= TEXT PASSAGE =
____
This is the mail archive of the
gcc-patches@gcc.gnu.org
mailing list for the GCC project.
Re: [PATCH] [AArch64] PR target/71663 Improve Vector Initializtion
- From: "Hurugalawadi, Naveen" <Naveen dot Hurugalawadi at cavium dot com>
- To: James Greenhalgh <james dot greenhalgh at arm dot com>
- Cc: Kyrill Tkachov <kyrylo dot tkachov at foss dot arm dot com>, "gcc-patches at gcc dot gnu dot org" <gcc-patches at gcc dot gnu dot org>, "Pinski, Andrew" <Andrew dot Pinski at cavium dot com>, Marcus Shawcroft <marcus dot shawcroft at arm dot com>, Richard Earnshaw <Richard dot Earnshaw at arm dot com>, "nd at arm dot com" <nd at arm dot com>
- Date: Tue, 13 Jun 2017 10:24:59 +0000
- Subject: Re: [PATCH] [AArch64] PR target/71663 Improve Vector Initializtion
- Authentication-results: sourceware.org; auth=none
- Authentication-results: spf=none (sender IP is ) smtp.mailfrom=Naveen dot Hurugalawadi at cavium dot com;
- References: <CO2PR07MB26944CDE12E84FD22A41F68583870@CO2PR07MB2694.namprd07.prod.outlook.com> <CO2PR07MB2694C0205E7F6A6AD3AFDFDB83870@CO2PR07MB2694.namprd07.prod.outlook.com> <58FF0803.5070007@foss.arm.com> <CO2PR07MB26941DBF2C22CDA616A2967983110@CO2PR07MB2694.namprd07.prod.outlook.com>,<20170609141605.GC1555@arm.com>
- Spamdiagnosticmetadata: NSPM
- Spamdiagnosticoutput: 1:99
Hi James,
Thanks for your review and useful comments.
____
= DATA EXCERPT =
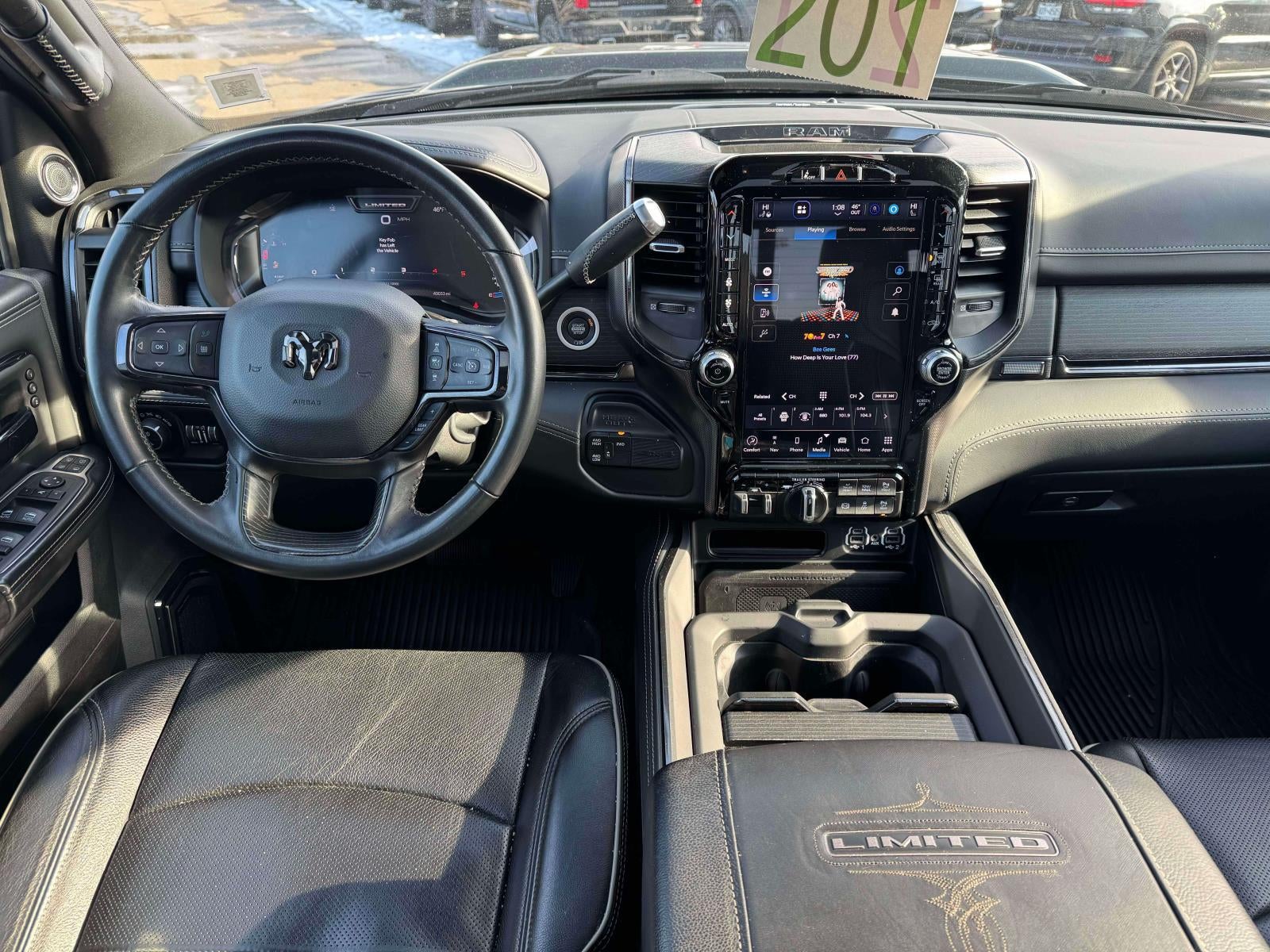 2024 RAM 2500 Limited Crew Cab 4x4 64' Box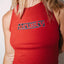 RED RAW ARCHIVAL RACER TANK - RustyTSL0662-RED-10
____
= TO DO =
Could you resume the mailing-list reply about the AArch64 vector initialization patch, continuing right after its last line?

= OUTPUT FOR THIS TASK =
>> If you could try to keep one reply chain for each patch series
Will keep that in mind for sure :-)
>> Very minor, but what is wrong with:
>> int matches[16][2] = {0};
Done.
>> nummatches is unused.
Removed.
>> This search algorithm is tough to follow
Updated as per your comments.
>> Put braces round this and write it as two statements
Done.
>> Move your new code above the part-variable case.
Done.
>> c is unused.
Removed.
Bootstrapped and Regression tested on aarch64-thunder-linux.
Please review the patch and let us know if any comments or suggestions.
Thanks,
Naveen
diff --git a/gcc/config/aarch64/aarch64.c b/gcc/config/aarch64/aarch64.c
index bce490f..239ba72 100644
--- a/gcc/config/aarch64/aarch64.c
+++ b/gcc/config/aarch64/aarch64.c
@@ -11707,6 +11707,57 @@ aarch64_expand_vector_init (rtx target, rtx vals)
return;
}
+ enum insn_code icode = optab_handler (vec_set_optab, mode);
+ gcc_assert (icode != CODE_FOR_nothing);
+
+ /* If there are only variable elements, try to optimize
+ the insertion using dup for the most common element
+ followed by insertions. */
+
+ /* The algorithm will fill matches[*][0] with the earliest matching element,
+ and matches[X][1] with the count of duplicate elements (if X is the
+ earliest element which has duplicates). */
+
+ if (n_var == n_elts && n_elts <= 16)
+ {
+ int matches[16][2] = {0};
+ for (int i = 0; i < n_elts; i++)
+ {
+ for (int j = 0; j <= i; j++)
+ {
+ if (rtx_equal_p (XVECEXP (vals, 0, i), XVECEXP (vals, 0, j)))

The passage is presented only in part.